**EXERCISE PROMPT**
Turn the lines of the rows below into a Markdown table with the columns Number and Text, covering only the span from the line holding "How far from" through the end of the rows, inclusive. Number each line, and leave out blank lines.

--- Start RECORD SET ---

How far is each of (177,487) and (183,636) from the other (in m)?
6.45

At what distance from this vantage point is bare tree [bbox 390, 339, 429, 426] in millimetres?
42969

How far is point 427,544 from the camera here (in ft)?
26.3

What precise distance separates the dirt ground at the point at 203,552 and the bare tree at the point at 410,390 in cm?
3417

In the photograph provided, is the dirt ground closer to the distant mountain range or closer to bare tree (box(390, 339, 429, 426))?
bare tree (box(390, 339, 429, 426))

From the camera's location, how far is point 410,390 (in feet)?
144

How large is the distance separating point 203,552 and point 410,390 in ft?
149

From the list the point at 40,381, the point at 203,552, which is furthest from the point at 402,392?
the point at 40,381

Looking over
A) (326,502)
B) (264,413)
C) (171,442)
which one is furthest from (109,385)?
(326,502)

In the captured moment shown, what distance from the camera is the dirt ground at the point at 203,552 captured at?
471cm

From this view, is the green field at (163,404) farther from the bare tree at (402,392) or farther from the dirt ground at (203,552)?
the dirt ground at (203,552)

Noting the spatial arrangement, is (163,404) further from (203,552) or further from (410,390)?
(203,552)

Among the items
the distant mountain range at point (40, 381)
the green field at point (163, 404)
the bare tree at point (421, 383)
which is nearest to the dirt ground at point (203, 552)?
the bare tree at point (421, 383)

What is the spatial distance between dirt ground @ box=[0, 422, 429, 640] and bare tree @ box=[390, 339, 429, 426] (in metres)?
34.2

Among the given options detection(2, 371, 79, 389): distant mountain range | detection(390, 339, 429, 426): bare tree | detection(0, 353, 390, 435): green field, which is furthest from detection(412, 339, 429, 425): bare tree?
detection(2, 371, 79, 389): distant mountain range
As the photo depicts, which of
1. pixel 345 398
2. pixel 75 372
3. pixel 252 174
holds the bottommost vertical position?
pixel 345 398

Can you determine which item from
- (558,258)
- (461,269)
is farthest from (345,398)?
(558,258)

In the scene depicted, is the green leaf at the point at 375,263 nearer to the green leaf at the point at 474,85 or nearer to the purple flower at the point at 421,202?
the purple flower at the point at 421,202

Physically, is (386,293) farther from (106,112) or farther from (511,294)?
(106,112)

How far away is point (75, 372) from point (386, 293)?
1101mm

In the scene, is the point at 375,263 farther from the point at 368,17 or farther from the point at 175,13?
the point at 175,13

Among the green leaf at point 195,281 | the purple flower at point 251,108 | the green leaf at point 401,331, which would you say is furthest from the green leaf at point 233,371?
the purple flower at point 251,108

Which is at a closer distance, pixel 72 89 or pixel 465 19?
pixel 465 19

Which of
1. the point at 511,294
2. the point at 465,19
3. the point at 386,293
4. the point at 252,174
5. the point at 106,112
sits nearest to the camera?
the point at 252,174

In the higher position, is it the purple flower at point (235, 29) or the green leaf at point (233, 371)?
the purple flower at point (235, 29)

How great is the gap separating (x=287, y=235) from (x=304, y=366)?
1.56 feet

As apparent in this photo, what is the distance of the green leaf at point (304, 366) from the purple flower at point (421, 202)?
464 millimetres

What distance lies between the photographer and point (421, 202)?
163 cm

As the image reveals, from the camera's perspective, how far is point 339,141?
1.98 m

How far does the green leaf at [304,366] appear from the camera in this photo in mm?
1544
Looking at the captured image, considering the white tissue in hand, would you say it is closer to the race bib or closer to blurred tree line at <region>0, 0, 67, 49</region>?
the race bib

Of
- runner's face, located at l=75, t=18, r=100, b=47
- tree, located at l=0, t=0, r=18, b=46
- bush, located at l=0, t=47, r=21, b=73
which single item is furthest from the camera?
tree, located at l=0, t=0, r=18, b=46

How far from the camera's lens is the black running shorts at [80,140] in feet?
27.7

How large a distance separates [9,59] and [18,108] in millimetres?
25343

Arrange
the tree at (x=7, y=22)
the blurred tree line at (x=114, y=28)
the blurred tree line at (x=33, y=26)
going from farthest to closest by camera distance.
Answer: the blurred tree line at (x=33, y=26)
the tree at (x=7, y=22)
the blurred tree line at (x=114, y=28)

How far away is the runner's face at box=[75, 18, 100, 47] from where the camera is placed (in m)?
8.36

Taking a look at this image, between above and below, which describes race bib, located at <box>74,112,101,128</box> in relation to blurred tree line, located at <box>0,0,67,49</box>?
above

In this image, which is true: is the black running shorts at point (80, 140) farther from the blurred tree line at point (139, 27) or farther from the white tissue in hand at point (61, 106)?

--- End RECORD SET ---

**THE REPLY**
| Number | Text |
|---|---|
| 1 | How far from the camera's lens is the black running shorts at [80,140] in feet? |
| 2 | 27.7 |
| 3 | How large a distance separates [9,59] and [18,108] in millimetres? |
| 4 | 25343 |
| 5 | Arrange |
| 6 | the tree at (x=7, y=22) |
| 7 | the blurred tree line at (x=114, y=28) |
| 8 | the blurred tree line at (x=33, y=26) |
| 9 | going from farthest to closest by camera distance. |
| 10 | Answer: the blurred tree line at (x=33, y=26) |
| 11 | the tree at (x=7, y=22) |
| 12 | the blurred tree line at (x=114, y=28) |
| 13 | How far away is the runner's face at box=[75, 18, 100, 47] from where the camera is placed (in m)? |
| 14 | 8.36 |
| 15 | Taking a look at this image, between above and below, which describes race bib, located at <box>74,112,101,128</box> in relation to blurred tree line, located at <box>0,0,67,49</box>? |
| 16 | above |
| 17 | In this image, which is true: is the black running shorts at point (80, 140) farther from the blurred tree line at point (139, 27) or farther from the white tissue in hand at point (61, 106)? |